Count the lines in the records that contain the string "door" and give only that number.

● **The records**:

----

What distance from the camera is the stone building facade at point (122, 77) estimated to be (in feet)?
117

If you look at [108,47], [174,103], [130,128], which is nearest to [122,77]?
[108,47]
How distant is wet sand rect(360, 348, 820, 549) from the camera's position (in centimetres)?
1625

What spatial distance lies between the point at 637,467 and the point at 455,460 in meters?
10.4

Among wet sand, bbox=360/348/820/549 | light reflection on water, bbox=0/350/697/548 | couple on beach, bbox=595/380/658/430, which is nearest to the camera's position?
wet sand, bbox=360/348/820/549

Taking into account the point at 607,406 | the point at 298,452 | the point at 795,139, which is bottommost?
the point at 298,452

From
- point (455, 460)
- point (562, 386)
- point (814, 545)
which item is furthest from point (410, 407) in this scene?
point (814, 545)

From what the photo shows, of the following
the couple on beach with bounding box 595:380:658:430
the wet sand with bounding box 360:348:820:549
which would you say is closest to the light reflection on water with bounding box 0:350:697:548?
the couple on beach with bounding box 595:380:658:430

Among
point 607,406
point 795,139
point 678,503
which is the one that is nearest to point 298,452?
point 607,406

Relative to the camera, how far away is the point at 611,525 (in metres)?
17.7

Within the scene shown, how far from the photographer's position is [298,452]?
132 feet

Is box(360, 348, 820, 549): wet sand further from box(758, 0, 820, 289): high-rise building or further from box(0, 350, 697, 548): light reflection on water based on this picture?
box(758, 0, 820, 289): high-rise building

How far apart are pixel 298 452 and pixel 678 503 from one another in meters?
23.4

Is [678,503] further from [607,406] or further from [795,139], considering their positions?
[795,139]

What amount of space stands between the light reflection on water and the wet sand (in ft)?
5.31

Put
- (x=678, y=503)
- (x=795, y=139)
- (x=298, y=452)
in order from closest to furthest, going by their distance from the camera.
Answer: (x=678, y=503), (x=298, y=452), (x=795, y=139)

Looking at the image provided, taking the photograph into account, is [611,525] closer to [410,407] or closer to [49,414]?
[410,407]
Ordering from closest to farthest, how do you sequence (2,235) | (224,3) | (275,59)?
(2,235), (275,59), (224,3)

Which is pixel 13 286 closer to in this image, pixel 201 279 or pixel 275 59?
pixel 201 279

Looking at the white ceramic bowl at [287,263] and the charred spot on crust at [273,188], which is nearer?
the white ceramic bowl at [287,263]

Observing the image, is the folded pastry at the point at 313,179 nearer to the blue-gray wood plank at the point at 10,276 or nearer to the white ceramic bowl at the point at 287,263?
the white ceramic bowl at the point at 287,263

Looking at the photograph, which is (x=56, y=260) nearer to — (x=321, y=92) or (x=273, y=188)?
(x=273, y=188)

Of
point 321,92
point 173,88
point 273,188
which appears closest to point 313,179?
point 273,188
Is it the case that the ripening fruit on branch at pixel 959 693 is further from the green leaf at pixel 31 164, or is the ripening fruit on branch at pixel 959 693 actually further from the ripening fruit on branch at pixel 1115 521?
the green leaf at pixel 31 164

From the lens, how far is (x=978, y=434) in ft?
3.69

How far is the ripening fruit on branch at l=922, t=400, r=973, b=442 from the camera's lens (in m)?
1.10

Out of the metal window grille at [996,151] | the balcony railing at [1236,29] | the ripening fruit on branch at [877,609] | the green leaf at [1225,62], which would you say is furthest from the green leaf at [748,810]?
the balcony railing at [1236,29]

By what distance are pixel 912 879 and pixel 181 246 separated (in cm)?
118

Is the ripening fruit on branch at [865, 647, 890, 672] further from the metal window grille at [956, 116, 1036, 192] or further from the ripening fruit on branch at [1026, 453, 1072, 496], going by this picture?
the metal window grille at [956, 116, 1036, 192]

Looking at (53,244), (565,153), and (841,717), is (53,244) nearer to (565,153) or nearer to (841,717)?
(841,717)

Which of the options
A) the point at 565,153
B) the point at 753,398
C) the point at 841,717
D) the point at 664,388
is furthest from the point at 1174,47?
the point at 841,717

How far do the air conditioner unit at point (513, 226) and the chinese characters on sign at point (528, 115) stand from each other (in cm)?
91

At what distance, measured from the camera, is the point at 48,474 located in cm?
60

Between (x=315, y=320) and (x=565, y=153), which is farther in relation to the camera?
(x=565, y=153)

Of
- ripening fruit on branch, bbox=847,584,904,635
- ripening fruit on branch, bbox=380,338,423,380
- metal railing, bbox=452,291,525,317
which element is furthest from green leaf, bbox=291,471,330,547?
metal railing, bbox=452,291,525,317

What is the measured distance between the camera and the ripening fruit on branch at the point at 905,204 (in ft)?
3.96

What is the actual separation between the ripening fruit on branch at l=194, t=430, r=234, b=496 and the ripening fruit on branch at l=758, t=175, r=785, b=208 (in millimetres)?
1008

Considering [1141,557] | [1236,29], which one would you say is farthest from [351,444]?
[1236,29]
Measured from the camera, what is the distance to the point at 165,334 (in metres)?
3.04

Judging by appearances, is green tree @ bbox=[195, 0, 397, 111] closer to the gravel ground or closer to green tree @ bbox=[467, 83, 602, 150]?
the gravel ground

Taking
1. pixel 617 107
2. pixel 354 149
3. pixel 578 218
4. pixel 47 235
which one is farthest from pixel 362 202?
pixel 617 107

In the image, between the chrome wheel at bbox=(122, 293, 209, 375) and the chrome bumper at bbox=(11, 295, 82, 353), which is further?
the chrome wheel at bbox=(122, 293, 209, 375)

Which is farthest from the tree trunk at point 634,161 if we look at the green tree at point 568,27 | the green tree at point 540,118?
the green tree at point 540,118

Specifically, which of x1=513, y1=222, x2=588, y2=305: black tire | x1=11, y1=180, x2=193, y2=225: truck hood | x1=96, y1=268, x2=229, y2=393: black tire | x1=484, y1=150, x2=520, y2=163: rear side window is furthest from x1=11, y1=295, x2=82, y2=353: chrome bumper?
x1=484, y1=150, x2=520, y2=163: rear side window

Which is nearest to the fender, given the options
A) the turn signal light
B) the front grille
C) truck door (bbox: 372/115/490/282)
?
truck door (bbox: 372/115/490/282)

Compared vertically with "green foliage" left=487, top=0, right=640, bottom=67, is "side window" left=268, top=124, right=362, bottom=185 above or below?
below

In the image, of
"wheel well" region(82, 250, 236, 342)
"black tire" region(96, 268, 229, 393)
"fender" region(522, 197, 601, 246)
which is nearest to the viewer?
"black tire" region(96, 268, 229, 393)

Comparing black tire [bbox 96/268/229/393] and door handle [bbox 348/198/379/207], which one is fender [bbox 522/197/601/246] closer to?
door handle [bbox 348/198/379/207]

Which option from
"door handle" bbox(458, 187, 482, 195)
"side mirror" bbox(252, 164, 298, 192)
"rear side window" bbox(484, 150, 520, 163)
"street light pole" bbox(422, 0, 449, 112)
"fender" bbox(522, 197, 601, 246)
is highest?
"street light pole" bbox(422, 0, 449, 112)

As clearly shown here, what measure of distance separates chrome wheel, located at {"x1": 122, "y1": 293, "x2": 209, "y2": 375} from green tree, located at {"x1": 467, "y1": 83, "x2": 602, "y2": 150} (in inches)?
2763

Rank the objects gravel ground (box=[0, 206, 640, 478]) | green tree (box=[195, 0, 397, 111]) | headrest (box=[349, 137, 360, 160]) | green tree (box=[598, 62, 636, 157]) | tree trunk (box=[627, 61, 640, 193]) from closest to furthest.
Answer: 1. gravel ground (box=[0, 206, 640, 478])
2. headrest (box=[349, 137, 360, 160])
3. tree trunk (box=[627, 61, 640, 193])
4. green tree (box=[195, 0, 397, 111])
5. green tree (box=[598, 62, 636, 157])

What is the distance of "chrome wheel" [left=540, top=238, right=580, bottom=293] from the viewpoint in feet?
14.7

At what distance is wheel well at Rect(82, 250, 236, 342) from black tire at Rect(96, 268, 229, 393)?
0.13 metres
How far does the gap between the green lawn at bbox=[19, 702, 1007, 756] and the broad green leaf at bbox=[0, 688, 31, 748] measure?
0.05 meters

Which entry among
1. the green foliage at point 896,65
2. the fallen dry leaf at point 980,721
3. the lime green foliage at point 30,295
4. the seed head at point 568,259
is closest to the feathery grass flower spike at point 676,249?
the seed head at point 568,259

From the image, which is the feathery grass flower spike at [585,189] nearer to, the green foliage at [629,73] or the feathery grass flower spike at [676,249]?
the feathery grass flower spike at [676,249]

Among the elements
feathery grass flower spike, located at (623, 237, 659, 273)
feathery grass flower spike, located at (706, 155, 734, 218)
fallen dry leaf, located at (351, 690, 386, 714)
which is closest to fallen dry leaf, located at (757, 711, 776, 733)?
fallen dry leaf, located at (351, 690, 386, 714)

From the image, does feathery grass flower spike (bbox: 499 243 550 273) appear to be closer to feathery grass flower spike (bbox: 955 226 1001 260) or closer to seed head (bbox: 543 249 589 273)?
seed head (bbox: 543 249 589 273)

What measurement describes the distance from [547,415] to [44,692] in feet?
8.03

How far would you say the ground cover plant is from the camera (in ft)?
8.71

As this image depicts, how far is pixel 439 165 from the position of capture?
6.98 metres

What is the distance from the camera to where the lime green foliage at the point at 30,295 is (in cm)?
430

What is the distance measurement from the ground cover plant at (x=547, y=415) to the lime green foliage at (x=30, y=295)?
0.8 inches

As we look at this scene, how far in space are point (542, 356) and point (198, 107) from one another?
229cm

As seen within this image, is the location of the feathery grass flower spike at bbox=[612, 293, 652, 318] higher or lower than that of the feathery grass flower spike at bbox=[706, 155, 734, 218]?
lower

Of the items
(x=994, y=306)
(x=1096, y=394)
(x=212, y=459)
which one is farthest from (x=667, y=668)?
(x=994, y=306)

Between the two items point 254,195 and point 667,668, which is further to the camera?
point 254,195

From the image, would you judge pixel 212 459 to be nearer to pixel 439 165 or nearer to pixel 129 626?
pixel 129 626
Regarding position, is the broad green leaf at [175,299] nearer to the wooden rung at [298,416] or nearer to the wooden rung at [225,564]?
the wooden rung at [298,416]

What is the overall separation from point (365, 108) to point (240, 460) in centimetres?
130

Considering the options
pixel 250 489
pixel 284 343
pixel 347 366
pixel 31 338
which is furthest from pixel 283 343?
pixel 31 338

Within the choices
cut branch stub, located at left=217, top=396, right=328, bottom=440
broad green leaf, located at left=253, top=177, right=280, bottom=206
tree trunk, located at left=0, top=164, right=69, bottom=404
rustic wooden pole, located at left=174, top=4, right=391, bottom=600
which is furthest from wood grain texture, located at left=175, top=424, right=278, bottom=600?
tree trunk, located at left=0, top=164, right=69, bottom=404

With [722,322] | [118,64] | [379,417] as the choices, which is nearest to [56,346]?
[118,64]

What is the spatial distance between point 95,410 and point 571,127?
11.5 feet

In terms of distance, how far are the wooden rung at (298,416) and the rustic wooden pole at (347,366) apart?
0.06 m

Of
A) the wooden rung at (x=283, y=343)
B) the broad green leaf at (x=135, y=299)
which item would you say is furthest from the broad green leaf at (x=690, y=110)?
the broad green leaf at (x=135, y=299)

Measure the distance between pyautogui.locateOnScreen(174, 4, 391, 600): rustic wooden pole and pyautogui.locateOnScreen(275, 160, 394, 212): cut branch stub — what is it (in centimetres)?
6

----

● **Task answer**: 5